Wie konnte das nur sein? Wie konnte Burt das nur überlebt haben? Er verstand es nicht.
Nach einer Weile fasste er sich wieder. Er musste einen kühlen Kopf bewahren. Ruhig überlegen, was zu tun war.
„Harry!“ flüsterte eine Stimme neben ihm.
Nein, das konnte nicht sein!
Burt saß direkt neben ihm. Und er sah gar nicht glücklich aus.
Rasch sprang Harry auf. Er bemerkte, dass der Zug langsamer wurde. Sie hatten die nächste Station erreicht. Harry drückte den Türöffner und hastete hinaus. Er musste nach oben.
Sein Herz pochte. Nie zuvor in seinem Leben war er so gerannt.
Er stolperte und fiel auf die harten Betonstufen der Treppe. Er fasste nach seinem Bein.
Ein Passant kam auf ihn zu, um zu helfen. Harry stieß ihn beiseite und humpelte die Treppe weiter nach oben.
Das unheimliche Wesen, das einmal sein Partner gewesen war, folgte ihm langsam, aber niemand schien Burt zu bemerken. Harry sah, wie er einfach durch eine Frau hindurchging und wenig später durch einen Laternenpfahl.
Ein Geist, fuhr es Harry in den Sinn. Burt musste ein Geist sein. Und er wollte Vergeltung. Harry hörte ihn wieder seinen Namen rufen. Es klang lang gezogen und unheimlich.
Harry humpelte über die Straße. Er hörte kaum das Hupen der wütenden Autofahrer. Er achtete nur auf die unheimliche Figur, die ihn verfolgte.
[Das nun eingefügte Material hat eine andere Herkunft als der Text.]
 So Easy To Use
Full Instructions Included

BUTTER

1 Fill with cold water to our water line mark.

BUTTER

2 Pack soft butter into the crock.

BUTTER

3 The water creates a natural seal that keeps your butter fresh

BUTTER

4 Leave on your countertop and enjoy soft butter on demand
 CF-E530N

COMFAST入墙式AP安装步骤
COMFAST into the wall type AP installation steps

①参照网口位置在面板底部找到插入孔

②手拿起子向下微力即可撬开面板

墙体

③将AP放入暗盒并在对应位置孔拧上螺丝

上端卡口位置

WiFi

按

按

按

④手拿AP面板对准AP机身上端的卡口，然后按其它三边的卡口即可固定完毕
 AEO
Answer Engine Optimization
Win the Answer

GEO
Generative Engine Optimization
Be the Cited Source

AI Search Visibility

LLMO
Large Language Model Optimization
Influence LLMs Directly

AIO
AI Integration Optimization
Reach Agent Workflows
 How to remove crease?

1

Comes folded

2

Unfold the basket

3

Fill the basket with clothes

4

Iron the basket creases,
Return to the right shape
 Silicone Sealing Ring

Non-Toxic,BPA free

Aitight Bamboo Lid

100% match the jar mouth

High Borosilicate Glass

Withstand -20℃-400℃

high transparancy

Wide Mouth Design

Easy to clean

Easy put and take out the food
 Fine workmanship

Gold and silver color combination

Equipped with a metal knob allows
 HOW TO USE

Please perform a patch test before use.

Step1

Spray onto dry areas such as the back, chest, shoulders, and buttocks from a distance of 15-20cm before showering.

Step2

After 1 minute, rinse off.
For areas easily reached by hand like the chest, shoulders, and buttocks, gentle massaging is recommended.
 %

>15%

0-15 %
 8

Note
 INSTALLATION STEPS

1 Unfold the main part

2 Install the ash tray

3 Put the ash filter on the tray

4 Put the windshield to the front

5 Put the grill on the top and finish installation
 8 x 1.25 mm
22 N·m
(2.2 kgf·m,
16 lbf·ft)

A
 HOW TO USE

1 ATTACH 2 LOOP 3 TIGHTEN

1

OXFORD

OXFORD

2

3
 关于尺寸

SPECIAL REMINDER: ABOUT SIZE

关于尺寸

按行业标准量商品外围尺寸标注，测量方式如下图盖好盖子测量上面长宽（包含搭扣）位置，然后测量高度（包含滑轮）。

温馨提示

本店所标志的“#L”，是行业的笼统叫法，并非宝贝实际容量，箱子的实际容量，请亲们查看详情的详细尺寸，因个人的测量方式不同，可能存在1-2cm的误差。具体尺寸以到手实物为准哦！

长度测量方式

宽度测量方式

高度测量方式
„Burt, laß uns doch vernünftig darüber reden! Ich gebe dir deinen Anteil, ja?“
Burt kam unbeeindruckt weiter auf ihn zu. Er streckte seine Hände nach ihm aus. Vermutlich würde er Harry nicht nur die Hand schütteln wollen. Wo konnte Harry sich nur vor ihm verstecken?
Dann plötzlich hatte er eine Idee. Es gab einen Ort, wohin ihm Burt nie folgen würde. Zielstrebig humpelte Harry weiter.
Fast eine halbe Stunde benötigte er noch, dicht gefolgt von seinem ehemaligen Partner, bis er schließlich das Gebäude erreichte, das Burt nie betreten würde.
*
Der Wasserhahn tropfte. Harry saß auf seinem Bett und lachte in sich hinein. Er hatte Burt ausgetrickst. Seit einem Jahr hatte er nun schon Ruhe vor ihm. Sicher, die Beamten hatten komisch geschaut und eindeutige Zeichen hinter seinem Rücken gemacht, als er sich selbst beschuldigte, einen Mord begangen zu haben. Zumal, da der Fall schon zu den Akten gelegt worden war.
Auch staunte sein Verteidiger nicht schlecht, als sein Mandant selbst auf die Höchststrafe plädiert hatte.
Diese Ahnungslosen, was wussten die schon.
Hier hatte er seine Ruhe, hier in seiner Gefängniszelle.